Dara O Briain and Brian Cox on STEM

  • Dara O Briain and Brian Cox on STEM

​One of them is a comedian and the other an ex-pop star who presents tv programmes about science – but neither is interested in glamourising stem for students, reports Sal Mckeown…

​One of them is a comedian and the other an ex-pop star who presents tv programmes about science – but neither is interested in glamourising stem for students, reports Sal Mckeown…

​Teachers are accustomed to hearing that mathematics and science are key skills for the world of work and that their role is to make them more engaging and attractive to their learners. So it was a surprise to discover recently that two individuals who have arguably done more than most to raise awareness and enthusiasm around STEM amongst the general public over the past few years, Professor Brian Cox and comedian Dara O Briain, are of the opinion that many learners will simply never be excited by these subjects and are, in fact, not at all in favour of developing a populist approach in the classroom.

Talking to Charles Clark, former Labour Party Secretary of State for Education and Skills at the recent Education Show in Birmingham, they both called for more challenge and academic rigour in schools. They wanted to see pupils studying maths and science for their own sake and not just, as Brian Cox put it, as “a way of turning young people into cannon fodder for the knowledge economy.”

“Any effort spent getting ‘cool kids’ to pay attention just bores those who will go on to spend their lives doing the subject…”

Cox was on the point of accepting a place on a Communications Engineering course at Manchester when he left school but was offered a music contract, which he accepted instead. One of his key messages to school leavers was, “Do what you’re interested in. Many young people make the wrong choices at 17 or 18.” Now he is well known for his programmes for the BBC – such as Wonders of Life and Stargazing Live – but he also works at the CERN laboratory in Geneva, Switzerland on the ATLAS experiment at the Large Hadron Collider, and teaches first year students at Manchester University.

Independent thinking

While he agreed that good teachers could make a difference for many children, he was adamant that the key skill in teaching was to turn young people into independent learners. “When 18-year-olds come to study quantum mechanics and relativity at Manchester University their job is to become physicists,” he insisted. “They have to manage the transition and know when they understand something and when they don’t. They must take responsibility for their own intellectual growth and develop intellectual self-confidence.”
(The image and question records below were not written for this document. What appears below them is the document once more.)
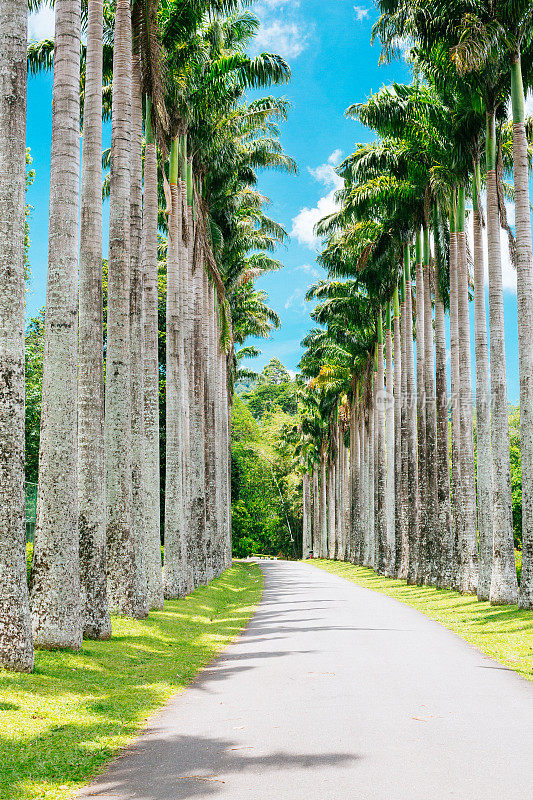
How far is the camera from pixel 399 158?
92.3 feet

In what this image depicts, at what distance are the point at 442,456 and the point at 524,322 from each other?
32.3 feet

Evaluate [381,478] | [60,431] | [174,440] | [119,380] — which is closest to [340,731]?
[60,431]

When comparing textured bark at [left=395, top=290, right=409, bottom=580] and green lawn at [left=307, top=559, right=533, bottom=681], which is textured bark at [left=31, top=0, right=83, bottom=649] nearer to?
green lawn at [left=307, top=559, right=533, bottom=681]

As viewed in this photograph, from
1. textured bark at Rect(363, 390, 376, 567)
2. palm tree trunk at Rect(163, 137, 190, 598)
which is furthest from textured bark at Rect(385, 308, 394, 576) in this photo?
palm tree trunk at Rect(163, 137, 190, 598)

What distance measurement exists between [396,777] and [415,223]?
87.6ft

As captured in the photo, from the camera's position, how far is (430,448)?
28.8 metres

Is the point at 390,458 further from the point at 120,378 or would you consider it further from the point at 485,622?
the point at 120,378

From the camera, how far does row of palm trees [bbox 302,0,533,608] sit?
61.5ft

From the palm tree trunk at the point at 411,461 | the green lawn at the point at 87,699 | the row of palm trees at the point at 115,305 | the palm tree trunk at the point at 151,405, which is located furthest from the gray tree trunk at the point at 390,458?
the green lawn at the point at 87,699

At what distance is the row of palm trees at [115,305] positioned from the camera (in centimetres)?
1011

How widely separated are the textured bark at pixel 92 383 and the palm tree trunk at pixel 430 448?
52.6 feet

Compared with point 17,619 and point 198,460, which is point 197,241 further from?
point 17,619

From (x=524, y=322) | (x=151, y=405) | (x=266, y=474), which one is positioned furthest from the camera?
(x=266, y=474)

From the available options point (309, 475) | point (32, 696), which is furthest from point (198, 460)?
point (309, 475)
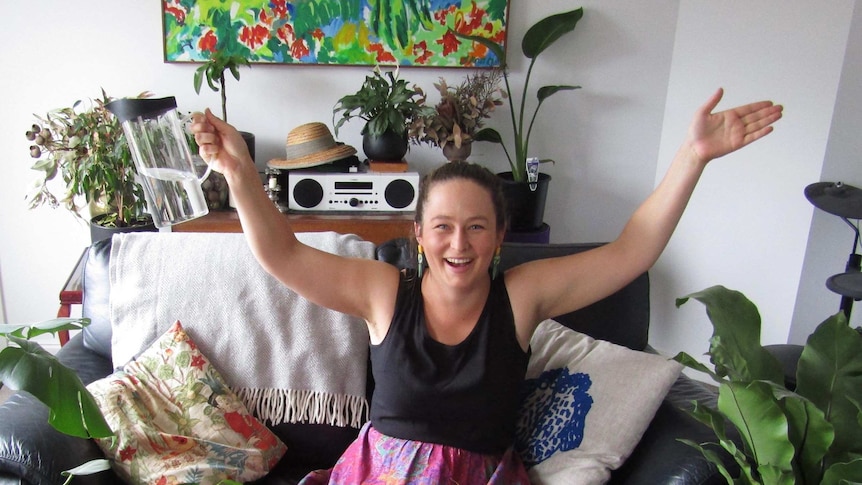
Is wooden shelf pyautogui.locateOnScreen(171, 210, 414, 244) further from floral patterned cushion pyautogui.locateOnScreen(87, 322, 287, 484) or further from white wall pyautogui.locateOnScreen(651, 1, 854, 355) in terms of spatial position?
white wall pyautogui.locateOnScreen(651, 1, 854, 355)

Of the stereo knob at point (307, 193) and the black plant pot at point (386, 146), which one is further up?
the black plant pot at point (386, 146)

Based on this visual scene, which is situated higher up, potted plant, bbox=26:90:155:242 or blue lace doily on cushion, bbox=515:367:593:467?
potted plant, bbox=26:90:155:242

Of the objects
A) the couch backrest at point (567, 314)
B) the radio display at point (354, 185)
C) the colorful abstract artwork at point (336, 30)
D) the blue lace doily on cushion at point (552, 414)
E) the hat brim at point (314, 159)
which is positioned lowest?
the blue lace doily on cushion at point (552, 414)

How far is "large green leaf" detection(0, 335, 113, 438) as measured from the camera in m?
0.73

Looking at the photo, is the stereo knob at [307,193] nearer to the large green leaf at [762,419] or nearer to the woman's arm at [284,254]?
the woman's arm at [284,254]

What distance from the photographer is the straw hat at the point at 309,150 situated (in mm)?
2344

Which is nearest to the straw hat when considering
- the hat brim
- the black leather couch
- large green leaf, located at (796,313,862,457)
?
the hat brim

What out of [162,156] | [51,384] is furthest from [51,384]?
[162,156]

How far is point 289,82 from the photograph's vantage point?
8.63 feet

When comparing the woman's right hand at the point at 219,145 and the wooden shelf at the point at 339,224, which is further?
the wooden shelf at the point at 339,224

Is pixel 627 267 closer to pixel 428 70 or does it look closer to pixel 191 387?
pixel 191 387

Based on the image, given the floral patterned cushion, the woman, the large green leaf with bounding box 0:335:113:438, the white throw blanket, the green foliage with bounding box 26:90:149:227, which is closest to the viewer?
the large green leaf with bounding box 0:335:113:438

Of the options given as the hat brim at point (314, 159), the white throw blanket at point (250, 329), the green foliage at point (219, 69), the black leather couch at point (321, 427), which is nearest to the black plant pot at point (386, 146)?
the hat brim at point (314, 159)

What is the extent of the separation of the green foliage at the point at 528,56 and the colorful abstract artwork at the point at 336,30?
0.36 ft
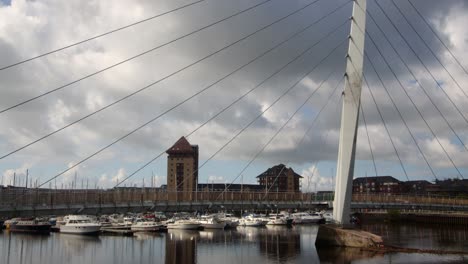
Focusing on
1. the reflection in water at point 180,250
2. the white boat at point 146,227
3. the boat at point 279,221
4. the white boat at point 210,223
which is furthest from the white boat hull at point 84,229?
the boat at point 279,221

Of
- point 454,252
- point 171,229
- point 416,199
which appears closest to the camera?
point 454,252

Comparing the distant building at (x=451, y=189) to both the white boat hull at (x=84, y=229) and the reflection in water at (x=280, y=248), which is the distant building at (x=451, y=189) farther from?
the white boat hull at (x=84, y=229)

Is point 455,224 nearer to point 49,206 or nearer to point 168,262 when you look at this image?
point 168,262

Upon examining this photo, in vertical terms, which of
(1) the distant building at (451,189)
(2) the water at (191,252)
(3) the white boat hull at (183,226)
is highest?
(1) the distant building at (451,189)

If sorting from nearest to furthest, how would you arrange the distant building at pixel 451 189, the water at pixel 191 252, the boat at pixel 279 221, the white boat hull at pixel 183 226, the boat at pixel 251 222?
the water at pixel 191 252 < the white boat hull at pixel 183 226 < the boat at pixel 251 222 < the boat at pixel 279 221 < the distant building at pixel 451 189

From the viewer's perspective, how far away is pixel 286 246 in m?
60.6

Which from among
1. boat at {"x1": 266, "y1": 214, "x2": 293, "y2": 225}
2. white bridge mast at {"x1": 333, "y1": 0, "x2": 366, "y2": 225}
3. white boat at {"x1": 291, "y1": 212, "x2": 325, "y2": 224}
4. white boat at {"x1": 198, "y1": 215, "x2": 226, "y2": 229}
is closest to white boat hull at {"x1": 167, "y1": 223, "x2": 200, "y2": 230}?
white boat at {"x1": 198, "y1": 215, "x2": 226, "y2": 229}

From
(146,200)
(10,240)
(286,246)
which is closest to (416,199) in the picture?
(286,246)

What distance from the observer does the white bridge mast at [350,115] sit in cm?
4897

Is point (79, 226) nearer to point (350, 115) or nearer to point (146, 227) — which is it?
point (146, 227)

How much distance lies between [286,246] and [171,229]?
118 ft

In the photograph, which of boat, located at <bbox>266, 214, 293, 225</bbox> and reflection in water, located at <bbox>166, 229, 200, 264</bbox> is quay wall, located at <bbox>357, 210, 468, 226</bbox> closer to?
boat, located at <bbox>266, 214, 293, 225</bbox>

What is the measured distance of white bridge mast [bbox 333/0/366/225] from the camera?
49.0 metres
Britain is going to need more engineers in 2020 and an obvious way of increasing numbers is to encourage more women to study science and mathematics. Research, Cox claimed, has shown that there is a significantly higher uptake of these subjects in girls’ schools and there might be a case for running single sex science classes in mixed schools. He was very much against ‘glamourising’ the job but felt it was important to make young people aware that they are “living through a great age of discoveries.” He wanted to see closer links between universities and school so teachers would learn about the latest discoveries and could make pupils aware that, “science is not the domain of old men.”

That’s entertainment

For men who spend their time making difficult concepts accessible to ordinary people, it was revealing that both Cox and O Briain were unashamedly in favour of encouraging and focusing on the so-called ‘nerds’ in schools. Indeed, O Briain, who has a degree in maths and theoretical physics, said: “I have no interest in telling anyone who doesn’t like mathematics that maths is fun. Any effort spent getting ‘cool kids’ to pay attention just bores those who will go on to spend their lives doing the subject.” He went to an Irish speaking school and is an advocate of intellectual rigour in the classroom. He has been vociferous about the pseudo science of programmes such as Gillian McKeith’s You Are What You Eat, because he is outraged that science can be misappropriated in the name of entertainment. And last year he called for examinations to be made harder after he completed a one-hour GCSE maths paper in ten minutes and gained a grade A*. He felt there should be more demanding papers for the more able, so they could really stretch themselves. A similar message delivered by a politician would no doubt be labelled as elitist by the teaching profession but both Dara O Briain and Brian Cox are fuelled by a love of their subjects – as well as an understanding of their place in the world – not an ideological agenda. Not everyone will agree with them… but as we consider ways of raising the profile of STEM subjects and careers in schools, their views must surely be worth bringing to the table?